Welcome back! If you have been following the blog…you know I have take a few weeks off. Why? I need to have the time and the space to figure out what direction I wanted my life, my blog, and my content to take.
Of course, it will stay in the category of health and wellness mentally, physically, and spiritually. But I felt I was just scraping the surface of the real content I want to share.
I spend a lot of my time trying to please other people in the masses. Trying to fit every single person’s ideal. Which, I still think it’s important to be considerate of other people’s boundaries and preferences…but there comes a point where I wasn’t even being me.
So, my goal this year…no matter what happens…is to try and be more genuine, honest, and authentic as I can be…even if it is hard.
I feel like this is a quality that often gets overlooked in the world today…it’s crazy and hectic…and honestly a lot of lies. While that is the world we live in…I want to do my best not to contribute. So…what next.

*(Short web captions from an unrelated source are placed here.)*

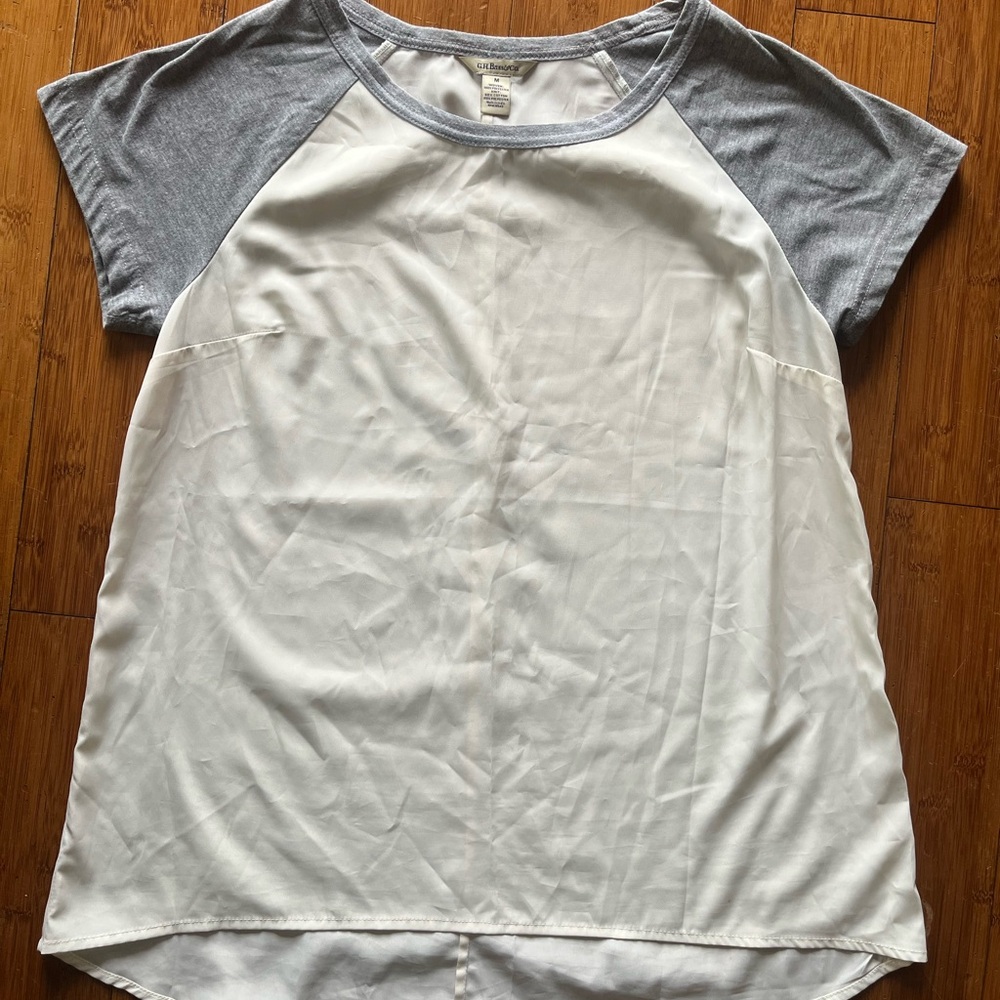 G.H. Bass & Co. Gray and Cream Knit Top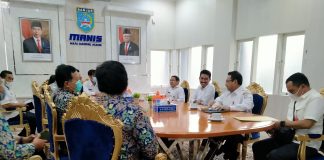 Tim Balai Sungai temui bupati Banjar Saidi Mansyur, mereka akui sedang membahas proyek bendungan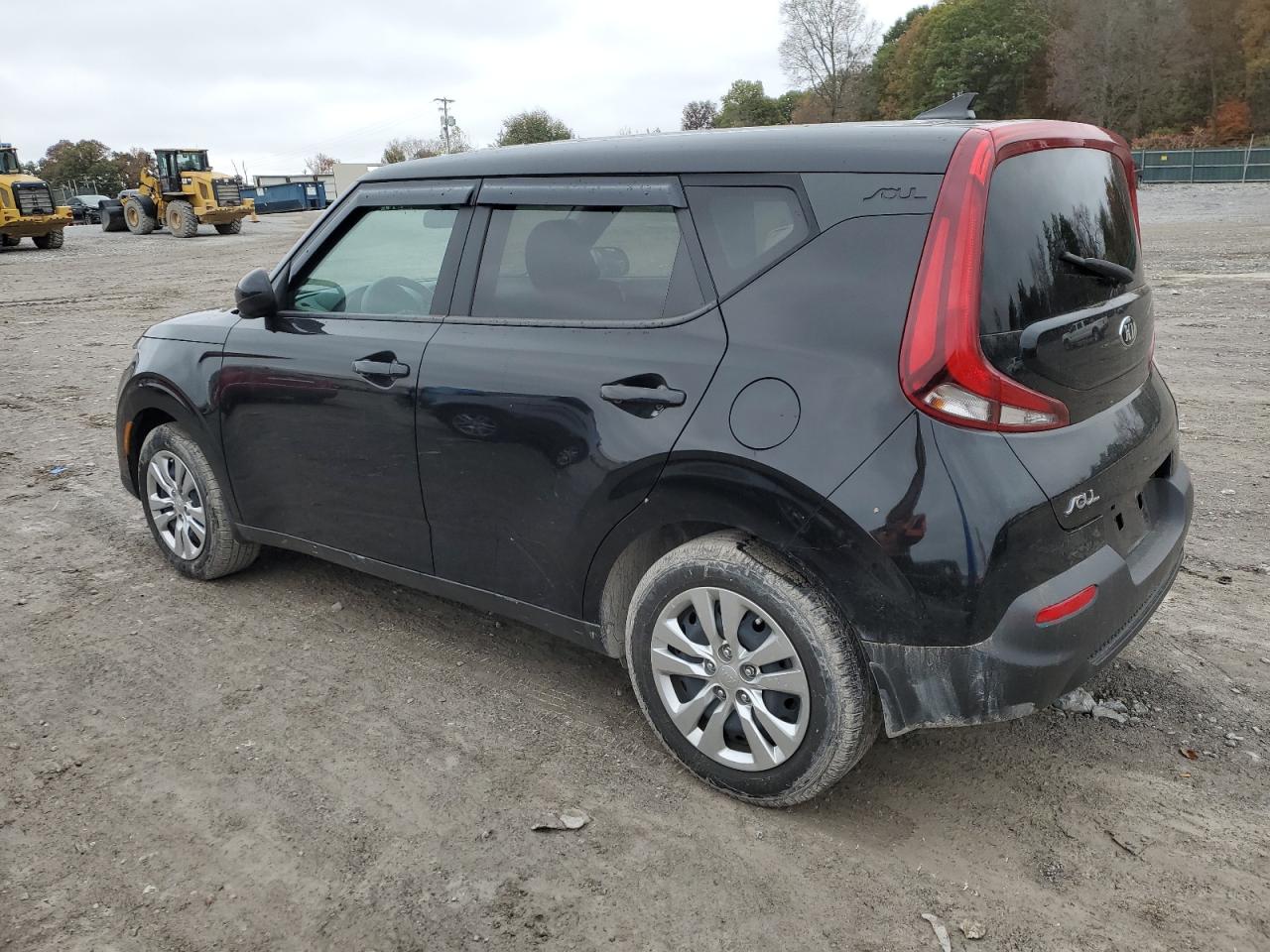Image 2 of 2021 KIA SOUL LX 2021 with VIN KNDJ23AU2M7143224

One of the things…that while it isn’t even a main characteristic of myself I want to focus on in my content…it is a part of me and I feel that I have been lying by omission. Everybody who needs to know…knows now…but I’m gay. Or lesbian if you will. It doesn’t change anything…but I do feel that I was avoiding certain topics because I haven’t been forward about that part of my life. So from now on…no lying by omission.
Another thing is eating habits. The habits I promote are the ones I believe in and encourage others to do because I feel that is the best lifestyle I could get behind…but I don’t have the best relationship with food. I have a really bad problem with binge eating…at times I have it under control…and other times I find it controlling my life and my google searches are consumed by trying to find eating disorder rehab centers because I have taken it too far.

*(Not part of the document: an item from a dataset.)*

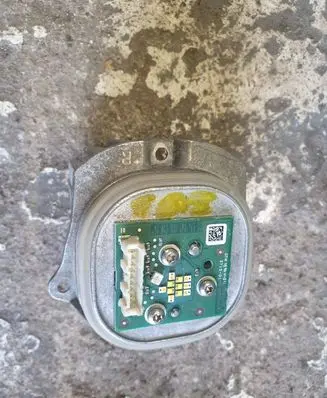 Mercedes-Benz GL X166 LED ballast control module 305715307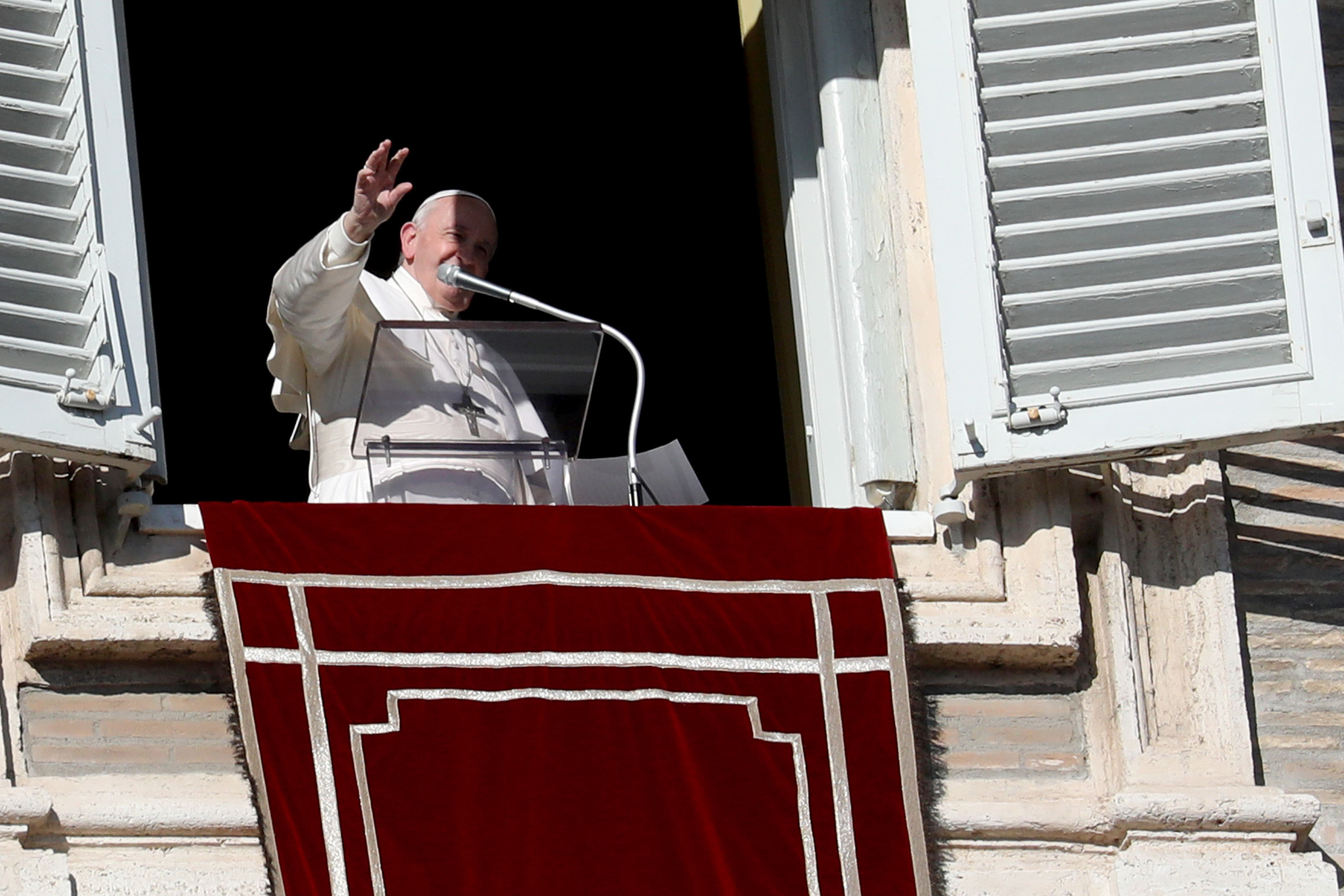 Papst Franziskus erteilt den Pilgern auf dem Petersplatz am 13. Dezember 2020 in der Vatikanstadt den Angelus-Segen aus dem Fenster seines privaten Studios. | Quelle: Getty Images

I like to think that I have gotten a lot better with it…and I have…but I pretend it isn’t still a problem I deal with…and I think that denial is what makes the problem much worse…so I, again, am done lying by omission.
And the last thing…is that I struggle with the content I put out…because I struggle with the world we live in…it’s not going in a great direction…Granted…there is so many beautiful things about it…but it’s still terrifying to be living on a train going high speed into a devastation…that being said…I struggle with feeling that what I am doing is not important or not the right information to be sharing…
But, I have decided to share…positive and uplifting posts…to spread a little light into my corner of the world and share genuine concerns I care about…that I think will help. I need to stop worrying about saving the world or everyone…or even myself…and start thinking about how I am going to make the best of every moment, every breath…because I have minimum control of what happens next…so I will try my best to control what happens now…in my heart and mind.
I solemnly swear…I am up to no good…
No, I am just kidding. I solemnly swear to do my best, to do my part to be honest and genuine. To be my light and hopeful help you find yours. I will see you soon.